That will call for rigorous efforts to prolong the working lives of platforms, mobile units and pipelines, since achieving such extensions offshore is no easy matter.

Metal can corrode, structures weaken, systems become outdated. Increasing age also boosts the probability of faults arising in components and equipment.

Over time, a gap may develop between the actual and required condition of a facility in terms of structure, technology, systems or the working environment.

The question is then where the line should be drawn, and how long it will be possible to rely on safety staying sufficiently acceptable.

“Our absolute requirement is that every facility must comply with the regulations at all times,” says Gerhard Ersdal, who heads the PSA’s follow-up of aging and extensions to producing life.

“Some aspects are particularly important in this perspective. Degradation of steel and other materials is a key problem on older installations, for example. “Many of the elderly facilities also have aging equipment, which can become outdated long before its design life expires. That may complicate both operation and maintenance.”

He points out that it can be increasingly difficult, for example, to source space parts for venerable equipment and components.

“Using equipment based on older solutions can be demanding, and poses problems at the interface between humans, organisation and technology.

“It’s important to ensure that the expertise required to run and maintain vintage equipment and systems is available. And old hardware must be compatible with new facilities.”

Maintenance strategies very often need to be changed on an elderly installation, he adds, and points out that equipment also has to be modified and replaced.

“Aging mechanisms such as corrosion, decay of coatings, deposition and sediment in process equipment, and subsidence of fixed installations are key challenges.”

Both individually and collectively, upgrading, modifications, maintenance and enhancing expertise can affect major accident risk. So operators must tackle the challenges and give priority to these four areas, says Ersdal.

“With good management, it’s fully possible to keep facilities in satisfactory condition.”

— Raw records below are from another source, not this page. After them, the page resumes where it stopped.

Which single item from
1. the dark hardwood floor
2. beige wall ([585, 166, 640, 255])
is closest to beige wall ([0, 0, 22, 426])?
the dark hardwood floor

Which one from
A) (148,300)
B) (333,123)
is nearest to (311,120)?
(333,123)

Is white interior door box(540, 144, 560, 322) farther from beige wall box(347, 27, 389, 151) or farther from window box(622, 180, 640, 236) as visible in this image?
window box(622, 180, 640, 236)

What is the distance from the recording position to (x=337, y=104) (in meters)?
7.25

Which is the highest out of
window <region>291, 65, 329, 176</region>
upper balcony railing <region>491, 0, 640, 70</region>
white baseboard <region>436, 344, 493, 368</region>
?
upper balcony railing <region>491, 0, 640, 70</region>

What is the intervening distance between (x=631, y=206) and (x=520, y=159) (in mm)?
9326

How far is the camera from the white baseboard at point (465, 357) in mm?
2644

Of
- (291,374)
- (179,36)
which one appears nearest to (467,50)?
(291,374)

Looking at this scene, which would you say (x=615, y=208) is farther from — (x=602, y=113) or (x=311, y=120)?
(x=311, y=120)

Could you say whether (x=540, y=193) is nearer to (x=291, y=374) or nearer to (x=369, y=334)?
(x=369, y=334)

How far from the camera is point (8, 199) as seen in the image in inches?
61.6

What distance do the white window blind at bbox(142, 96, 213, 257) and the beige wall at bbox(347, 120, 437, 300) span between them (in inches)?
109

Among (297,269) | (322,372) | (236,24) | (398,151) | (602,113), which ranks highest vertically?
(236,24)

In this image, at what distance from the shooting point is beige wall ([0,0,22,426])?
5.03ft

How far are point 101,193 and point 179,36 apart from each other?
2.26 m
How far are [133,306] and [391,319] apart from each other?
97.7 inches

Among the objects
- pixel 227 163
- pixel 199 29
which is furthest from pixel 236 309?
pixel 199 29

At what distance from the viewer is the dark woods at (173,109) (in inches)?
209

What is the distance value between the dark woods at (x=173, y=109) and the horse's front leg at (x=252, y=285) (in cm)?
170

Aging and extending producing life were defined as one of the PSA’s main priorities in 2006-09, and many of its goals for this commitment were met during these years. That included such aspects as standardisation, the development of common guidelines and methodologies, and the build-up of the necessary knowledge.

The industry’s know-how about aging facilities has accordingly increased in line with the number of these units, and this area was dropped as a PSA main priority in 2010. By then, the industry had broadly incorporated the issue in its activities in a positive way. The PSA instead adopted a focus on barriers.

As part of the latter, however, the authority will be checking in 2013 that companies are monitoring barriers throughout the economic life of their facilities. The government will also be contributing to a strengthening of the industry’s work on extending producing life, and encouraging cooperation and experience transfer between the companies.

“We’ve also established a collaboration with the UK’s Health and Safety Executive,” reports Ersdal. “Following our work with aging and extending producing life, our British counterpart adopted this issue as a main priority a couple of years ago.

“That means we get information on findings by the UK, can calibrate these with developments on the NCS, and compare the data with what we learnt in 2006-09.”

A requirement that operators must apply for government consent to use a facility beyond its original planned economic life became part of Norway’s regulations in 2002. An application must include an analysis and assessment of HSE for the activities and facilities concerned, and describe action to meet and maintain regulatory requirements. The overriding stipulation is that the threat of a major accident on a 30-year-old installation must not be higher than for a brand-new facility.

Although the PSA sees that extending producing life poses many challenges, it is confident that the companies are complying with their obligations and meeting the safety requirements. It follows this up with the industry.